With a great first impression of the patriarchy, Ken brings the idea back to Barbieland. The Kens seize power, turning the Barbies into cheerleaders who give foot rubs in maid uniforms. Through this plot line, Barbie uses comedy — and absurdist fashion — to capture the trappings of toxic masculinity. Ken dons two pairs of sunglasses, a tasselled leather vest, an offensively large faux fur coat, and a sweat-absorbing bandana affixed to his bleach-blonde hair. He picks up an obsession with horses and turns Barbie’s dream house into a ranch-themed bachelor pad.
In his newfound position of power, Ken is literally padding himself to feel bigger and stronger. Deep down, he still has insecurities and uncertainties — he’s simply more equipped at hiding them now. This culminates with Ken having an existential crisis, leading him to want to figure out who he is. Ultimately, he has to confront the societal expectations of him as the “perfect” boyfriend he was created to be. Just like Barbie is tied to stereotypical standards, so too is the six-pack-bearing Ken.
Barbie points out the harmful gender roles put on men and women alike. This is an idea that feminist author bell hooks famously honed in on, noting how the patriarchy teaches boys to suppress their feelings, deny pain and conform to a restrictive ideal of what men should be. In satirizing these characteristics, the Barbie movie sends a clear message: As a man, you don’t need to inflate your masculinity to be worthy. You’re (k)enough.

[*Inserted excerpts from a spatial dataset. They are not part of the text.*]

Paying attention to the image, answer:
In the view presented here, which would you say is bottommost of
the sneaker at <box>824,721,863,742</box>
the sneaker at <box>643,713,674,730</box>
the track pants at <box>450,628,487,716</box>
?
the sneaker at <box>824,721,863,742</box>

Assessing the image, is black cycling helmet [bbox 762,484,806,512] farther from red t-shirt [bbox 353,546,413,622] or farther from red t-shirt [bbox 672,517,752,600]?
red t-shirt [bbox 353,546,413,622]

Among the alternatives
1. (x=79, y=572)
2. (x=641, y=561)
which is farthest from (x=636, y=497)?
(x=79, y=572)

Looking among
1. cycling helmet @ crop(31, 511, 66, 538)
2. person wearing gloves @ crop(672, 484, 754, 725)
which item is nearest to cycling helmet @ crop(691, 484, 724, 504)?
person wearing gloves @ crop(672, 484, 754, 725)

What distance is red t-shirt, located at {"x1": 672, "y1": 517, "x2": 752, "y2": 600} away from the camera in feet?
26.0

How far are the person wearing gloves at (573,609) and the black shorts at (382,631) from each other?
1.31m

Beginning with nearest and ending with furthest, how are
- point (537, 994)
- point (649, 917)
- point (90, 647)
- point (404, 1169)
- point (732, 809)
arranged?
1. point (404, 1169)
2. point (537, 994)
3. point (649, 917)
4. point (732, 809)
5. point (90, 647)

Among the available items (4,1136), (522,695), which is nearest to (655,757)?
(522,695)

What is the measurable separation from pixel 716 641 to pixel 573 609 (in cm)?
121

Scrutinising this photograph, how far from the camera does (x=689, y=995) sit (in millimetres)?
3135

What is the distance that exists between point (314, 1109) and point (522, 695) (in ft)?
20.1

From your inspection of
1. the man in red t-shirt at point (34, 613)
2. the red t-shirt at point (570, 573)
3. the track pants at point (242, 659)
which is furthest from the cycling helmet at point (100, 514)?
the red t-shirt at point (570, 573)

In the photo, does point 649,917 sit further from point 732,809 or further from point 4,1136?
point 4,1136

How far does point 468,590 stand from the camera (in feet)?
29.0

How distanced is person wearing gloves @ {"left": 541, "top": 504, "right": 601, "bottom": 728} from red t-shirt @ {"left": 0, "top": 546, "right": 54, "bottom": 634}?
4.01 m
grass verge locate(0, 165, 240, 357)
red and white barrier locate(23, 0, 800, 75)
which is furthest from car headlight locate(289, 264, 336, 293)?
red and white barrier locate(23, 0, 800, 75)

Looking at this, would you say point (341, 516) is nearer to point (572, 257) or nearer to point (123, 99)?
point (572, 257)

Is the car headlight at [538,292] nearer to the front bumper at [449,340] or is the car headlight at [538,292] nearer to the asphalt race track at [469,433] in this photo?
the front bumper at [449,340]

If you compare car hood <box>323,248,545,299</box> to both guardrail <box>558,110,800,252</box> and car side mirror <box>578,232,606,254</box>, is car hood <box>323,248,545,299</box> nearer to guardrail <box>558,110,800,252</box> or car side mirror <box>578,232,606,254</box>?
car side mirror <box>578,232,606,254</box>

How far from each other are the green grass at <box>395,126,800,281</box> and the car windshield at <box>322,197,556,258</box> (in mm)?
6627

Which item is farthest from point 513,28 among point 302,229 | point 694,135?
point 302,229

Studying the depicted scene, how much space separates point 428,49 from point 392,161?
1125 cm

— ♧ (@itsishaanyaar) July 21, 2023
In an interview with The New York Times, Gerwig responded to the conservative Barbie movie backlash. “My hope for the movie is that it’s an invitation for everybody to be part of the party and let go of the things that aren’t necessarily serving us as either women or men,” she said. Sure, Ken is a little two-dimensional. But the irony here is that he’s playing the archetypal “bimbo” character that women have been relegated to for decades. Nevertheless, the film takes time to investigate Ken’s villainous arc through a raw (and camp!) ballad. It portrays the harm that comes from the traditionally masculine pressures of repressing emotions. It even positions the overlooked, sensitive Allan doll as a quasi-hero and fan favourite.
In the end, Barbie doesn’t present solutions for real-world gender disparities. But does it have to? The movie offers a joy-filled viewing experience chock full of plot holes, cartoon visual embellishments and inexplicable outfit changes. Still, it manages to pack a meaningful punch about masculinity in today’s culture. After all, life in plastic isn’t always fantastic.